Deux arrêts récents ont ainsi été rendus en faveur de la protection de la vie privée des demandeurs après une appréciation minutieuse des intérêts en cause, l’un par la Cour de cassation, l’autre par la CEDH. L’examen de ces deux arrêts est l’occasion de constater que le sujet est encore très discuté et les frontières difficiles à délimiter. Entre liberté d’expression et vie privée, tout est question de proportionnalité… mais aussi de point de vue. Si la conception des deux juridictions suprêmes converge effectivement, elles ne sont pas encore tout à fait à l’unisson sur le sujet.
Dans la première affaire, une émission turque présentait un reportage sur les activités de prosélytisme religieux exercées en Turquie. A cette occasion, des images filmées en caméra cachée retransmettaient une réunion privée à l’occasion de laquelle un homme, apparaissant non flouté, faisait l’apologie du christianisme. L’homme en question, un ressortissant australien, avait par la suite fait l’objet d’une action publique du parquet turc pour insulte envers Dieu et l’Islam. Innocenté par un tribunal correctionnel sur ce point, il demanda réparation du préjudice subi du fait de la diffusion de ce programme et notamment de son image. Après un long parcours judiciaire, la Cour de cassation turque avait finalement débouté le requérant de ses demandes au nom de « l’intérêt général important dans la diffusion du reportage en cause« . Saisie à son tour du litige, la CEDH s’est prononcée le 13 octobre dernier (CEDH, 13 octobre 2015, n°37428/06). Estimant que le juste équilibre entre les intérêts en présence n’avait pas été établi, elle a condamné l’Etat turc pour violation de l’article 8. En l’espèce, la critique de la Cour s’est cristallisée sur l’absence de prise de précaution à l’égard de l’image de requérant, dont la diffusion en version non floutée n’était d’aucun intérêt dans le débat.

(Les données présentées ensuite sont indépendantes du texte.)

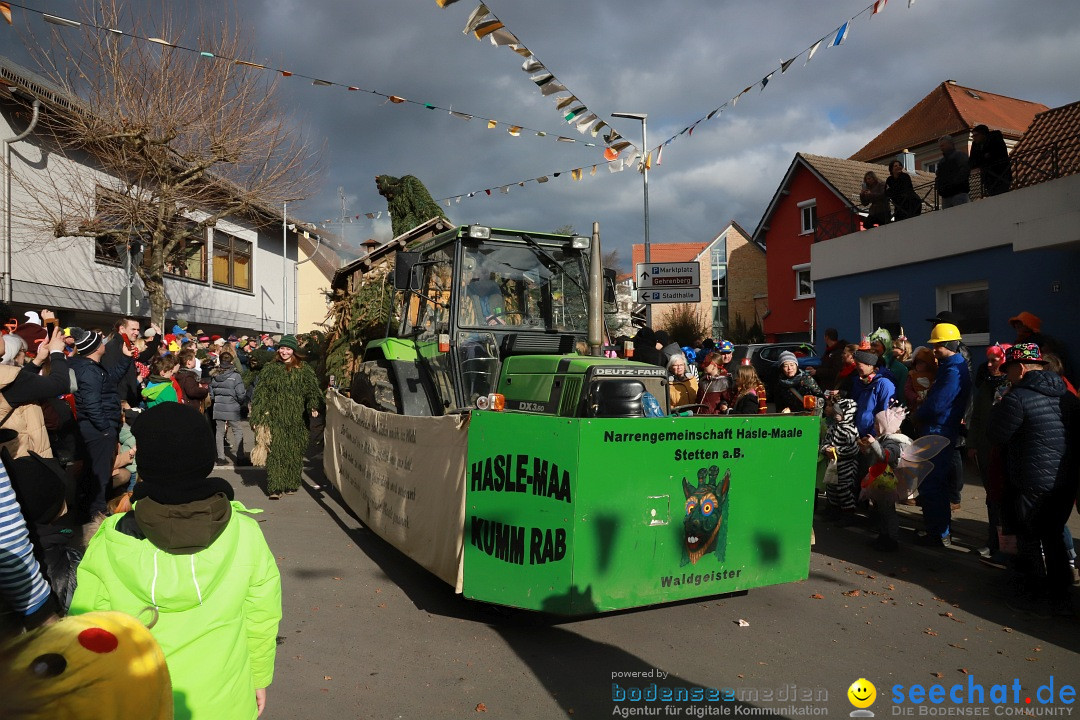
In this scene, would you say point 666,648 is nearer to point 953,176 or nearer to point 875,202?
point 953,176

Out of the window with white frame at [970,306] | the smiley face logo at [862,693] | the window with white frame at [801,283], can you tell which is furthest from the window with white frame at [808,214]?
the smiley face logo at [862,693]

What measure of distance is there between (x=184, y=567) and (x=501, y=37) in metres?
7.86

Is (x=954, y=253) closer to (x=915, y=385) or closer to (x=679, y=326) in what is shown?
(x=915, y=385)

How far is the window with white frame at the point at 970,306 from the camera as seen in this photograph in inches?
522

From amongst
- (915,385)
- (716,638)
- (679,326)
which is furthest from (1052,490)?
(679,326)

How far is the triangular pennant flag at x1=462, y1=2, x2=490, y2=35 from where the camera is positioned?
8.19 m

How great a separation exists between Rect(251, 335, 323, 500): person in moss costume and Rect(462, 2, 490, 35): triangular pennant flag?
4152 mm

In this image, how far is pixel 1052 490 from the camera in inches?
200

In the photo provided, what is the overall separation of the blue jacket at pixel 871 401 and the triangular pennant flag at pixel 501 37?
18.0 feet

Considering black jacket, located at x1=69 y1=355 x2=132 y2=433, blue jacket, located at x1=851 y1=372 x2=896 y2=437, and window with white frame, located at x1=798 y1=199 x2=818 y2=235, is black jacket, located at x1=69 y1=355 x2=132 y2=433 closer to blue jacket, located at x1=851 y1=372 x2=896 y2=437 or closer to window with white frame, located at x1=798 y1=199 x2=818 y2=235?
blue jacket, located at x1=851 y1=372 x2=896 y2=437

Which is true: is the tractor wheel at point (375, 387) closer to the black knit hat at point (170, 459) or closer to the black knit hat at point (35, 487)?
the black knit hat at point (35, 487)

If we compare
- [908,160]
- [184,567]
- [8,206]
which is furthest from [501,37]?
[908,160]

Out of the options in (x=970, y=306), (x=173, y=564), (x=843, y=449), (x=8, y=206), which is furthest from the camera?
(x=8, y=206)

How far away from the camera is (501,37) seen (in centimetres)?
870
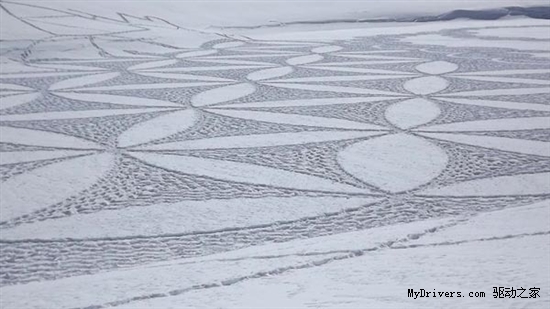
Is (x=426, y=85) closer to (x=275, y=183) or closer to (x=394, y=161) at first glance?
(x=394, y=161)

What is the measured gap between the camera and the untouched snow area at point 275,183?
1.37 metres

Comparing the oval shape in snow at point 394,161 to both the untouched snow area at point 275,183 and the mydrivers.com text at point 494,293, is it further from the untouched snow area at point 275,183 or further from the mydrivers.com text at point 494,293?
the mydrivers.com text at point 494,293

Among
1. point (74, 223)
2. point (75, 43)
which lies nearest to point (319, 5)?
point (75, 43)

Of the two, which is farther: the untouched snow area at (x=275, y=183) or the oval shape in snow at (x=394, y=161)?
the oval shape in snow at (x=394, y=161)

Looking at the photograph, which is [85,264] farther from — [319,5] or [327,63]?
[319,5]

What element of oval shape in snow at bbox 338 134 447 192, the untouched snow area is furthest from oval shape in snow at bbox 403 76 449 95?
oval shape in snow at bbox 338 134 447 192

Un peu plus tôt dans l’année, le 24 février 2015, elle avait déjà eu l’occasion de se prononcer dans le cadre d’un reportage constitué de séquences tournées en caméra cachée et diffusant une image péjorative de la personne, ici un courtier en assurance (CEDH, 24 février 2015, n°21830/09). La pixellisation du visage de l’homme interviewé fut alors déterminante dans l’appréciation de l’atteinte portée à la vie privée permettant de conclure que celle-ci n’était pas d’une « gravité telle […] qu’elle doive occulter l’intérêt public à l’information » (point 66).

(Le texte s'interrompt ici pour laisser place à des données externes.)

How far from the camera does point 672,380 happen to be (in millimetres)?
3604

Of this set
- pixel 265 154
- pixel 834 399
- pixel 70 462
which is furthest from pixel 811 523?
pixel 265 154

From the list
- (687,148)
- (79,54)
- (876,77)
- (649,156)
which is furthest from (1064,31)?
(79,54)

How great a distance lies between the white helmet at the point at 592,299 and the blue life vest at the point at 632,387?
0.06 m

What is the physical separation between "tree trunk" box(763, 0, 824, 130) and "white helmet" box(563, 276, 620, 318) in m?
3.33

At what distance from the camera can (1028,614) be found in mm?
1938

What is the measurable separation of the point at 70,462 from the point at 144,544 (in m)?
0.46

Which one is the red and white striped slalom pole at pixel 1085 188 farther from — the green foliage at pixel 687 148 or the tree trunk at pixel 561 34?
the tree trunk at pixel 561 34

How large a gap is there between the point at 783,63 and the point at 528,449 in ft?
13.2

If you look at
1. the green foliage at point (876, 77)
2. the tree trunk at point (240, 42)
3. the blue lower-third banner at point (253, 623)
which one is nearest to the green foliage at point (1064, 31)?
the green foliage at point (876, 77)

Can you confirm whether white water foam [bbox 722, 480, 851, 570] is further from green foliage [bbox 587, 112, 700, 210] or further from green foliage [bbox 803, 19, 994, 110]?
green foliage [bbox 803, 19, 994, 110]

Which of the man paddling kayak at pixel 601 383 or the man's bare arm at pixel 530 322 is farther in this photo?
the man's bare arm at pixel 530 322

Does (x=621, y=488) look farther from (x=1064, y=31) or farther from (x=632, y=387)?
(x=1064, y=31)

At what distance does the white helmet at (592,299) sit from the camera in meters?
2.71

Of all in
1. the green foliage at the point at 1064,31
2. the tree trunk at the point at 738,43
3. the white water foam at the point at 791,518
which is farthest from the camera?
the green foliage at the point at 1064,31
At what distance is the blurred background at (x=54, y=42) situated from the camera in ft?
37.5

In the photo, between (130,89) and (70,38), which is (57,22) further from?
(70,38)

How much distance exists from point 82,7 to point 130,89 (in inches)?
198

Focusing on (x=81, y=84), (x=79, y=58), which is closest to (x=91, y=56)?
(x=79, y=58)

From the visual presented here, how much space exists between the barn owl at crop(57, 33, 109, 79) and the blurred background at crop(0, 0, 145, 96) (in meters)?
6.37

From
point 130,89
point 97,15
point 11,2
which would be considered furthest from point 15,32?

Dans la seconde affaire, un programme de télévision diffusé sur Arte retraçait une enquête policière autour d’un médecin légiste soupçonné de la mort de sa femme. Ce programme était composé d’un téléfilm diffusé à la télévision et de vidéos diffusées sur Internet reconstituant jour par jour le procès et invitant les internautes à donner leur avis sur l’innocence ou non de l’accusé au fur et à mesure du déroulé de la procédure. En l’espèce, un homme ayant été mis en examen puis acquitté pour des faits similaires, s’était reconnu dans ce programme et réclamait la cessation immédiate de sa diffusion ainsi qu’une indemnisation du préjudice subi du fait de l’atteinte à sa vie privée. La Cour de cassation, saisie de la question par les sociétés de production à la suite d’un référé ordonnant la cessation sans délai de la diffusion du programme a, en l’espèce, insisté sur la nature d’ »œuvre de fiction » du programme proposé, en prenant soin de le distinguer du documentaire ou de l’article d’information, avant de conclure que cette création audiovisuelle portait atteinte au respect de la vie privée (Cass. 1re civ., 30 septembre 2015, n°14-16.273). Elle souligne notamment que les éléments de fiction apportent des différences qui « restent minimes, et en tout cas insuffisantes pour éviter toute confusion ». Les réactions des internautes appelés à se prononcer dans le cadre de la diffusion de ce feuilleton montraient en effet que beaucoup avaient établi un parallèle entre le fait divers réel et l’enquête fictionnelle. L’émission était donc trop fictionnelle pour être un documentaire et trop proche des faits réels pour être une véritable Å“uvre de fiction. Ainsi, la personne, relaxée entretemps, ne pouvait que pâtir dans sa vie privée d’être, à nouveau, jugée par le grand public. Cet arrêt rappelle la ligne de jurisprudence adoptée par la première chambre civile de la Cour de cassation le 9 juillet 2003, considérant que « le respect de la vie privée s’impos[e] avec davantage de force à l’auteur d’une Å“uvre romanesque qu’à un journaliste remplissant sa mission d’information » (Cass. 1re civ., 9 juillet 2003, n°00-20.289).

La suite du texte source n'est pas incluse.